**Short task:** Give the data below again exactly as written, without its pictures.

+-------+

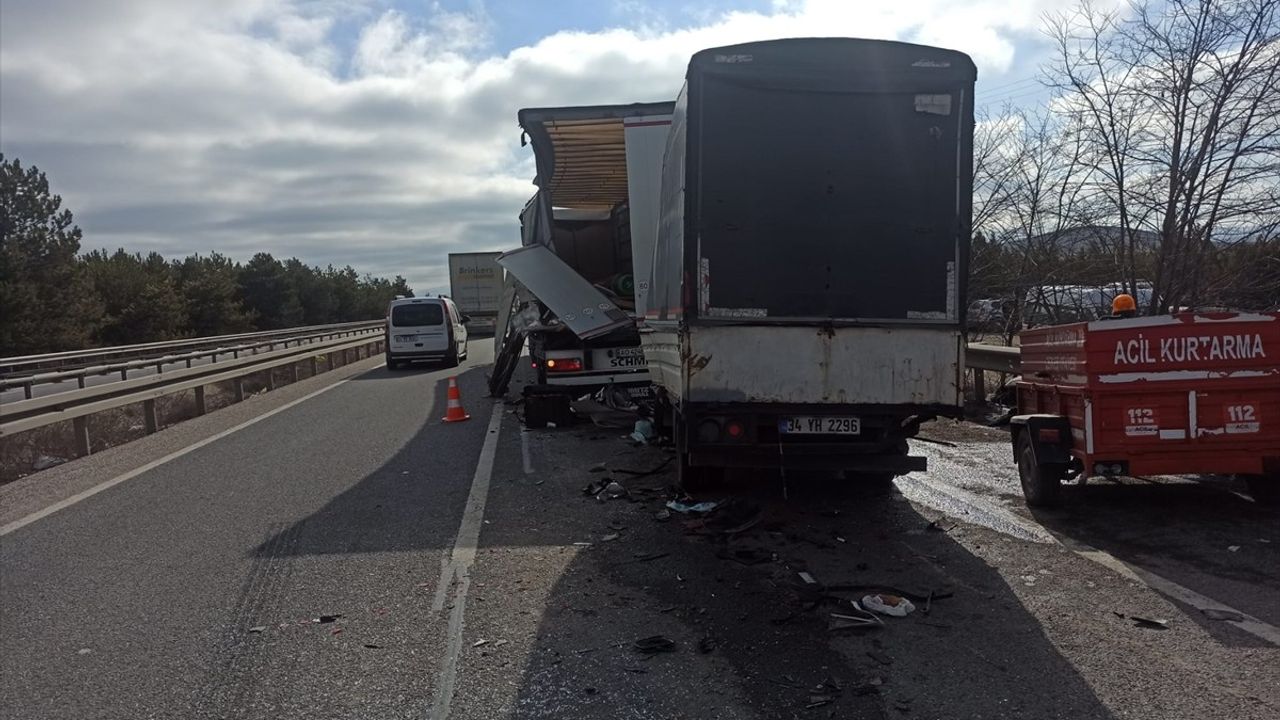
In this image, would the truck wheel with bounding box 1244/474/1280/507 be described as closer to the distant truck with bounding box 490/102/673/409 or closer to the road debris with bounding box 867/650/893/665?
the road debris with bounding box 867/650/893/665

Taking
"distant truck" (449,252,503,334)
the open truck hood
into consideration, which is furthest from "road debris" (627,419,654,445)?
"distant truck" (449,252,503,334)

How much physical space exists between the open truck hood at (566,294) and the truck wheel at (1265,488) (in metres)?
6.65

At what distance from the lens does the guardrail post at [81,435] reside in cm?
1096

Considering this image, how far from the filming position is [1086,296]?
40.5 ft

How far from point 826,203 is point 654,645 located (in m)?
3.33

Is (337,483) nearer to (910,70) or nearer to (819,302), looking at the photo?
(819,302)

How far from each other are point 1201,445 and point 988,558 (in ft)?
6.52

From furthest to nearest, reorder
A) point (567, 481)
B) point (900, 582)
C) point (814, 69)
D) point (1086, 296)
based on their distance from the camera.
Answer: point (1086, 296) → point (567, 481) → point (814, 69) → point (900, 582)

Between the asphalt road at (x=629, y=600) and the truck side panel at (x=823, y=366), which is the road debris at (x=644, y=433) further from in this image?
the truck side panel at (x=823, y=366)

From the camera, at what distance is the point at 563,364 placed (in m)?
11.6

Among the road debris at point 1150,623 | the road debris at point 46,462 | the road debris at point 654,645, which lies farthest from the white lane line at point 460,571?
the road debris at point 46,462

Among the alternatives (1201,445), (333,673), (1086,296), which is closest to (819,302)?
(1201,445)

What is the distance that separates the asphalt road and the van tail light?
3.26m

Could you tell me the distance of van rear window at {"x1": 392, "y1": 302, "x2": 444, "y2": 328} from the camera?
24344 mm
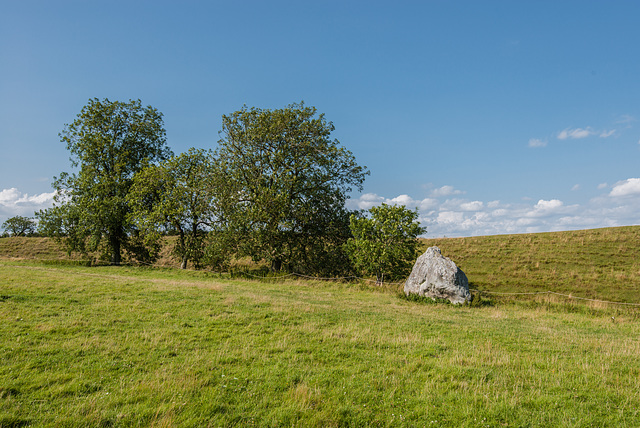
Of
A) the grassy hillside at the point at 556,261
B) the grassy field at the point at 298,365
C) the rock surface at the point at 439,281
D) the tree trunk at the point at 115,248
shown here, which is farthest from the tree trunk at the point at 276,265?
the tree trunk at the point at 115,248

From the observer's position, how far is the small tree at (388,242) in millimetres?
25180

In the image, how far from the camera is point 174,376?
7363mm

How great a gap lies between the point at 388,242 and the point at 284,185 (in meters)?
9.94

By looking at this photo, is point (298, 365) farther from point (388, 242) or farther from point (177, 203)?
point (177, 203)

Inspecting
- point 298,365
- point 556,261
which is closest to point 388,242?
point 298,365

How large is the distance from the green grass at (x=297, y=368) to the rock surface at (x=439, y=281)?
4558mm

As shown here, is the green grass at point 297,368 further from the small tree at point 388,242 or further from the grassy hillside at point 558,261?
the grassy hillside at point 558,261

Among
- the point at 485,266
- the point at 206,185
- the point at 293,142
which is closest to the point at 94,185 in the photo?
the point at 206,185

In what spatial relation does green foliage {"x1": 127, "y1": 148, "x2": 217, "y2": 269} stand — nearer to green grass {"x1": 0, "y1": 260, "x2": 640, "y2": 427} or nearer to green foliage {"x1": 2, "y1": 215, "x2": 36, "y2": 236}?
green grass {"x1": 0, "y1": 260, "x2": 640, "y2": 427}

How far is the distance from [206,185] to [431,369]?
1090 inches

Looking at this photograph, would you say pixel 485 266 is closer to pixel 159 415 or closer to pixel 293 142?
pixel 293 142

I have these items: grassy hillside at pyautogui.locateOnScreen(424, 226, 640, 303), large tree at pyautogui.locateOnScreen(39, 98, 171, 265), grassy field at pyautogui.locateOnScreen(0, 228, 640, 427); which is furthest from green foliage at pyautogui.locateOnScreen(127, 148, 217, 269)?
grassy hillside at pyautogui.locateOnScreen(424, 226, 640, 303)

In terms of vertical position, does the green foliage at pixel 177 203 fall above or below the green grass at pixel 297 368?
above

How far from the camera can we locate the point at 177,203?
35.2 metres
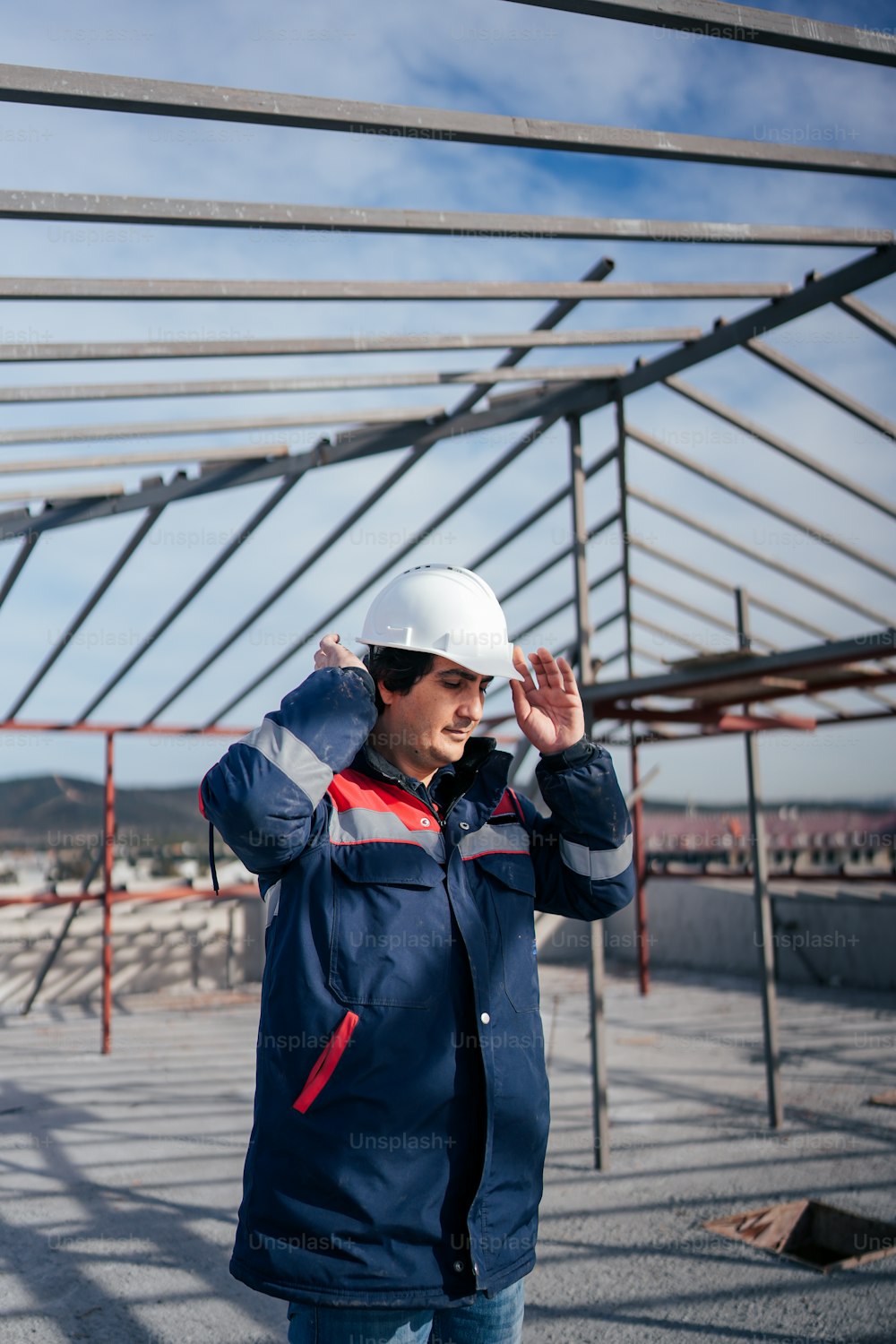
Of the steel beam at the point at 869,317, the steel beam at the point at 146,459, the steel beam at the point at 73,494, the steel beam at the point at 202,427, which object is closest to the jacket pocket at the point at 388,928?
the steel beam at the point at 202,427

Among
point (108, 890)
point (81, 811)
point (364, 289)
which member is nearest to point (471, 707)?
point (364, 289)

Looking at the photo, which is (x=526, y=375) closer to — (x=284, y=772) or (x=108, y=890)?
(x=284, y=772)

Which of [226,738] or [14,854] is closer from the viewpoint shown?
[226,738]

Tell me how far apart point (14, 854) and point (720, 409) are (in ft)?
39.4

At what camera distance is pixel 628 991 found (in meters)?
11.7

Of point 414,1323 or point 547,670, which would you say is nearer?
point 414,1323

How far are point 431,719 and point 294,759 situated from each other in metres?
0.38

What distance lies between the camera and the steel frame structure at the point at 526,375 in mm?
2863

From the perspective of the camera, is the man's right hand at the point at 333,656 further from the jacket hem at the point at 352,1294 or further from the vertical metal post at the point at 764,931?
the vertical metal post at the point at 764,931

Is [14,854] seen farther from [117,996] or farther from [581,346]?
[581,346]

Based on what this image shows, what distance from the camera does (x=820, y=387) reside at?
5.14 metres

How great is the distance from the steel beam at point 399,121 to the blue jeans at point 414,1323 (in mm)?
2672

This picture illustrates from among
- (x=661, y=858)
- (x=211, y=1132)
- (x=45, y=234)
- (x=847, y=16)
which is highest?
(x=847, y=16)

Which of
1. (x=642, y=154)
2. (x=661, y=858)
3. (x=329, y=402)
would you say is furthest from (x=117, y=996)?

+-------+

**Finished exercise:**
In this image, would the truck wheel with bounding box 1244/474/1280/507 be described as closer to the distant truck with bounding box 490/102/673/409 or closer to the road debris with bounding box 867/650/893/665?
the road debris with bounding box 867/650/893/665

Taking
"distant truck" (449,252,503,334)
the open truck hood
into consideration, which is furthest from "road debris" (627,419,654,445)?
"distant truck" (449,252,503,334)

How much physical space exists between the open truck hood at (566,294) and the truck wheel at (1265,488) (in metres)?
6.65

At what distance from the lens does the guardrail post at [81,435] reside in cm?
1096

Considering this image, how far from the filming position is [1086,296]?
40.5 ft

How far from point 826,203 is point 654,645 located (in m)?
3.33

Is (337,483) nearer to (910,70) or nearer to (819,302), looking at the photo?
(819,302)

How far from each other are point 1201,445 and point 988,558 (in ft)?
6.52

From furthest to nearest, reorder
A) point (567, 481)
B) point (900, 582)
C) point (814, 69)
D) point (1086, 296)
based on their distance from the camera.
Answer: point (1086, 296) → point (567, 481) → point (814, 69) → point (900, 582)

Between the asphalt road at (x=629, y=600) and the truck side panel at (x=823, y=366), which is the road debris at (x=644, y=433) further from in this image?
the truck side panel at (x=823, y=366)

From the camera, at what distance is the point at 563,364 placed (in m)?
11.6

Among the road debris at point 1150,623 | the road debris at point 46,462 | the road debris at point 654,645, which lies farthest from the white lane line at point 460,571?
the road debris at point 46,462

Among the alternatives (1201,445), (333,673), (1086,296), which is closest to (819,302)?
(1201,445)

What is the distance that separates the asphalt road and the van tail light?
3.26m

Could you tell me the distance of van rear window at {"x1": 392, "y1": 302, "x2": 444, "y2": 328} from the camera?
24344 mm
Of
A) the grassy hillside at the point at 556,261
B) the grassy field at the point at 298,365
C) the rock surface at the point at 439,281
D) the tree trunk at the point at 115,248
shown here, which is farthest from the tree trunk at the point at 276,265?
the tree trunk at the point at 115,248

From the observer's position, how far is the small tree at (388,242) in millimetres?
25180

In the image, how far from the camera is point 174,376?
7363mm

How great a gap lies between the point at 388,242 and the point at 284,185 (in meters)?
9.94

By looking at this photo, is point (298, 365) farther from point (388, 242) or farther from point (177, 203)?
point (177, 203)

Inspecting
- point 298,365
- point 556,261
which is closest to point 388,242?
point 298,365

How large is the distance from the green grass at (x=297, y=368) to the rock surface at (x=439, y=281)?
4558mm

As shown here, is the green grass at point 297,368 further from the small tree at point 388,242 or further from the grassy hillside at point 558,261?
the grassy hillside at point 558,261

Among
- the point at 485,266
- the point at 206,185
- the point at 293,142
which is closest to the point at 94,185 in the photo?
the point at 206,185

In what spatial relation does green foliage {"x1": 127, "y1": 148, "x2": 217, "y2": 269} stand — nearer to green grass {"x1": 0, "y1": 260, "x2": 640, "y2": 427} or nearer to green foliage {"x1": 2, "y1": 215, "x2": 36, "y2": 236}?
green grass {"x1": 0, "y1": 260, "x2": 640, "y2": 427}

How far is the distance from [206,185] to [431,369]?
1090 inches

Looking at this photograph, would you say pixel 485 266 is closer to pixel 159 415 or closer to pixel 293 142?
pixel 293 142

I have these items: grassy hillside at pyautogui.locateOnScreen(424, 226, 640, 303), large tree at pyautogui.locateOnScreen(39, 98, 171, 265), grassy field at pyautogui.locateOnScreen(0, 228, 640, 427); which is furthest from green foliage at pyautogui.locateOnScreen(127, 148, 217, 269)?
grassy hillside at pyautogui.locateOnScreen(424, 226, 640, 303)

In terms of vertical position, does the green foliage at pixel 177 203 fall above or below the green grass at pixel 297 368?
above

How far from the camera can we locate the point at 177,203?
35.2 metres
Of the steel beam at the point at 869,317, the steel beam at the point at 146,459, the steel beam at the point at 73,494, the steel beam at the point at 202,427, which object is closest to the jacket pocket at the point at 388,928?
the steel beam at the point at 202,427

Among
point (108, 890)
point (81, 811)
point (364, 289)
which member is nearest to point (471, 707)?
point (364, 289)

Looking at the photo, which is (x=526, y=375) closer to — (x=284, y=772) or (x=108, y=890)?
(x=284, y=772)

Which of [226,738] or [14,854] is closer from the viewpoint shown?
[226,738]

Tell me how far apart point (14, 854) and point (720, 409) are (in ft)?
39.4

At what camera distance is pixel 628 991 found (in meters)?
11.7

Of point 414,1323 or point 547,670, which would you say is nearer?
point 414,1323

How far are point 431,719 and point 294,759 situated from each other in metres?
0.38

What distance lies between the camera and the steel frame structure at the point at 526,375 in mm?
2863

From the perspective of the camera, is the man's right hand at the point at 333,656 further from the jacket hem at the point at 352,1294 or further from the vertical metal post at the point at 764,931?
the vertical metal post at the point at 764,931

Is [14,854] seen farther from [117,996] or farther from [581,346]?
[581,346]

Based on what this image shows, what distance from the camera does (x=820, y=387) reside at?
5.14 metres

How great is the distance from the steel beam at point 399,121 to the blue jeans at point 414,1323 (in mm)?
2672

This picture illustrates from among
- (x=661, y=858)
- (x=211, y=1132)
- (x=45, y=234)
- (x=847, y=16)
which is highest?
(x=847, y=16)

Which of
1. (x=642, y=154)
2. (x=661, y=858)
3. (x=329, y=402)
would you say is furthest from (x=117, y=996)?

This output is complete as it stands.